In 1630, he married Mary Fitz (1596–1671), the wealthy widow of Sir Charles Howard (died 1626), and was made a baronet, of Kilkhampton in the County of Cornwall; his violent temper destroyed the marriage, and he was imprisoned as the result of two lawsuits, one with his wife, and the other with her kinsman, the Earl of Suffolk. In 1633 he escaped from prison and went to Germany, returning to England six years later to join the army which Charles I was collecting to march against the Scots. Early in 1641, just after the outbreak of the Irish rebellion, Sir Richard led some troops to Ireland, where he won some fame and became governor of Trim, County Meath; then returning to England in 1643 he was arrested at Liverpool by Parliament, but was soon released and sent to join the parliamentary army.

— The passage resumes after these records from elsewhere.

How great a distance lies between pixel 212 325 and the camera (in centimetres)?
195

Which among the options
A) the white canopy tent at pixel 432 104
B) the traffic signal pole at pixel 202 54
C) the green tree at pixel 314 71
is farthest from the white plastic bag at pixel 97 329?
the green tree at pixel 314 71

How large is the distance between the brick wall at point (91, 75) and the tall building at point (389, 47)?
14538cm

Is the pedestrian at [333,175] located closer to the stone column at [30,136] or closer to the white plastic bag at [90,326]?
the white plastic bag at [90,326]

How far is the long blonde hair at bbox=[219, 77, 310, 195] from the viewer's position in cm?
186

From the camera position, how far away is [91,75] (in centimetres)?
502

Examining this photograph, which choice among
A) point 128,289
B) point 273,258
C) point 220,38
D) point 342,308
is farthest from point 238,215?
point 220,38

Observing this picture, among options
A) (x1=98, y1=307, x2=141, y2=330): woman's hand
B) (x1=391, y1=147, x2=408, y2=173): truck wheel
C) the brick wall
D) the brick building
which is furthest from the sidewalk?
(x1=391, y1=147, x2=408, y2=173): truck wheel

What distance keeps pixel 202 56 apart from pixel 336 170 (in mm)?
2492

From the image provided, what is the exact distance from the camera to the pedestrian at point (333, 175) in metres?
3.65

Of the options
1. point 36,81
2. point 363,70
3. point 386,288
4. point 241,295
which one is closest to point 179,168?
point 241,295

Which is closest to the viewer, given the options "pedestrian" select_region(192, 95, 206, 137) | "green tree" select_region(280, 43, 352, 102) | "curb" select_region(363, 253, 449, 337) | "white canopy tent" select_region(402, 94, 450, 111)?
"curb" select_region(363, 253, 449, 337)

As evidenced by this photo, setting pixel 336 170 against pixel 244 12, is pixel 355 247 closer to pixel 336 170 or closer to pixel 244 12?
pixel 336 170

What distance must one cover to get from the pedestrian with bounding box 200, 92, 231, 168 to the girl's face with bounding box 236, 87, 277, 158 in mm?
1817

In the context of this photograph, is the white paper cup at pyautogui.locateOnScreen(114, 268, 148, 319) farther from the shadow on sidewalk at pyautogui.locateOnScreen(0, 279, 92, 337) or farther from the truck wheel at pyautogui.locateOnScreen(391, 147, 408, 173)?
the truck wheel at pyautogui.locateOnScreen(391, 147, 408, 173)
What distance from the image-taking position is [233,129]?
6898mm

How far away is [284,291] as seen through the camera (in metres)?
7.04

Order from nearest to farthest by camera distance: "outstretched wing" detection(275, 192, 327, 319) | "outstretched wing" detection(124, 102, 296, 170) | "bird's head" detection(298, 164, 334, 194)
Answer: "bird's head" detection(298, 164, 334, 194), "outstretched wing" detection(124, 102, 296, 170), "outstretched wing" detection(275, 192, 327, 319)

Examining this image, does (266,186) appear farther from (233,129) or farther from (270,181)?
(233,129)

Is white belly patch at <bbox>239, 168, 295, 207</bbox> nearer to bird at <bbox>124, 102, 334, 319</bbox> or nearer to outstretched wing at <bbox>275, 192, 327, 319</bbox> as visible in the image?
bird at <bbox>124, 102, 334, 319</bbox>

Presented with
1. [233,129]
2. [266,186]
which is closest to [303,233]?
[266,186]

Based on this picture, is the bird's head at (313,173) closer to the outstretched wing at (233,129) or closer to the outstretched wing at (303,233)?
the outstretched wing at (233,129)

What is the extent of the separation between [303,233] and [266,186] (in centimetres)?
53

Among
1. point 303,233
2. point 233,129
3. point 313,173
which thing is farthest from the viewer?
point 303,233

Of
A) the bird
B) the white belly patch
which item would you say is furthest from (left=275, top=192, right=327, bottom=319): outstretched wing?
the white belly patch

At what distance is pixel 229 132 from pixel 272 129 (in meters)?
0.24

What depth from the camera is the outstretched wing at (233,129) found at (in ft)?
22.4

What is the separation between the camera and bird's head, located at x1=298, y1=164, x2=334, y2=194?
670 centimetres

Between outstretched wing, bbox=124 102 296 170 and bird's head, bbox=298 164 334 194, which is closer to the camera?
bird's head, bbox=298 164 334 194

Instead, having obtained men and money, he hurried to Charles I at Oxford and was despatched to take part in the siege of Plymouth, quickly becoming the leader of the forces engaged in this enterprise. Compelled to raise the siege he withdrew into Cornwall, where he helped to resist the advancing Parliamentarians. In 1644, parliament, for his desertion, put out a proclamation against him; in this there were attached to his name several offensive epithets, among them being skellum, a word probably derived from the German Scheim, a scoundrel. Hence he is often called "skellum Grenville."